» **Problems**:
**A)** Answer these questions using the Koetei excerpt:
(i) Into what body of water does the Koetei empty?
(ii) How many tufts of human hair trimmed the Dyak chief's shield?
(iii) Where does the palace of the Sultan of Koetei stand?
**B)** Repeat the Koetei excerpt word for word from "The palace of the" to "ruler to be.".

» **Extract**:
# # # # #
The Koetei, which has its nativity somewhere in the mysterious Kapuas Mountains, winds its way across four hundred miles of unmapped wilderness, and, a score of miles below Samarinda, empties into Makassar Straits, answered my requirements admirably, providing a highroad to the country of my boyish dreams.
Noticing that I was interested in the equipment of the Dyaks, the Regent of Koetei called up their chief and, without so much as a by-your-leave, presented me with his sumpitan and the quiver of poisoned darts, his wooden shield a long, narrow buckler of some light wood, tastily trimmed with seventy-two tufts of human hair, mementoes of that number of enemies slain on head-hunting expeditions a peculiar coat of mail, composed of overlapping pieces of bark, capable of turning an arrow, and his imposing head-dress, which consisted of a cap formed from a leopard's head, with a sort of visor made from the beak of a hornbill, the whole surmounted by a bunch of yard-long tail-feathers from some bright-plumaged bird.
The palace of the Sultan of Koetei stands in the edge of the jungle at a horseshoe bend in the river. You come on it with startling abruptness miles and miles of primeval wilderness and then, quite unexpectedly, a bit of civilization. In no respect does its exterior come up to what you would expect the palace of an Oriental ruler to be.
# # # # #
Spatial question entries:
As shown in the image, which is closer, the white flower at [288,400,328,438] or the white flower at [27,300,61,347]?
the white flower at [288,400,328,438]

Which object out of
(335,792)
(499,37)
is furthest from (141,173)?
# # # # #
» **Expected responses**:
**A)**
(i) Makassar Straits, a score of miles below Samarinda.
(ii) Seventy-two.
(iii) In the edge of the jungle at a horseshoe bend in the river.

**B)**
The palace of the Sultan of Koetei stands in the edge of the jungle at a horseshoe bend in the river. You come on it with startling abruptness miles and miles of primeval wilderness and then, quite unexpectedly, a bit of civilization. In no respect does its exterior come up to what you would expect the palace of an Oriental ruler to be.